La bibliothèque cantonale universitaire de Lausanne va rouvrir partiellement lundi. Déjà très ...
La bibliothèque universitaire de Lausanne déjà dans la e-vie

La bibliothèque universitaire de Lausanne déjà dans la e-vie

Photo: KEYSTONE/LAURENT GILLIERON

La bibliothèque cantonale universitaire de Lausanne va rouvrir partiellement lundi. Déjà très numérisée, la BCU n'a pas particulièrement souffert de la fermeture liée à la pandémie: les prêts via internet et les apprentissages en ligne ont même fait un tabac.

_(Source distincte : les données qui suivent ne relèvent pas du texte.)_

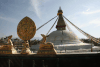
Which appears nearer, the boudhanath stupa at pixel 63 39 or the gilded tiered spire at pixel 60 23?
the boudhanath stupa at pixel 63 39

Nous allons rouvrir les guichets de prêt le 11 mai, a dit Jeannette Frey, directrice de la BCU Lausanne. Tous les ouvrages peuvent être empruntés, y compris ceux du libre accès. Mais les personnes qui viennent sur place ne pourront pas s’installer en salle de lecture ou butiner dans les rayons.

Après cette pandémie, la BCU, présente sur six sites à Lausanne, ne va pas changer fondamentalement son organisation: cette bibliothèque est déjà très électronique. Pour les périodiques, plus de 95% de l’offre est numérique et pour les livres, 15% d'entre eux se présentent sous la forme de ebooks.

La bascule vers la consultation de sources numériques s'est déjà faite du côté des lecteurs depuis plus de 10 ans. Dès 2008, le nombre d'accès aux resssources électroniques - à l'époque, bases de données et e-journaux seulement - est supérieur à celui des prêts physiques.

Apprendre en ligne

Pendant les deux mois de fermeture, le succès des offres numériques, en particulier le e-prêt et l’apprentissage en ligne avec des méthode comme Vodeclic ou Assimil, a été fulgurant. 'Nous allons observer s’il s’agit d’un phénomène passager ou si le grand public va continuer de profiter de ces offres', a relevé la directrice.

De leur côté, les étudiants et les chercheurs ont pu continuer à travailler presque normalement pendant le bouclage. Des éditeurs ont élargi l’accès libre à des contenus utiles à l'enseignement et à la recherche dans des disciplines proposées à l'Université de Lausanne (UNIL), à l’hôpital universitaire (CHUV) ou à la Haute école pédagogique (HEP) Vaud.

La BCU n’a pas fait de prêt par la poste. Une prestation de l'ordre de grandeur de celle attendue par une bibliothèque universitaire n'était pas possible par un tel canal tout en respectant les mesures sanitaires, selon la directrice. D'autant plus que La Poste était déjà sous pression.

La vénérable institution, qui après 30 ans a quitté le réseau des bibliothèques romandes pour faire cavalier seul, enregistrait 19 millions de transactions électroniques en 2019 pour 750’000 prêts physiques. En 2020, pandémie oblige, cette proportion va encore probablement pencher davantage du côté du virtuel.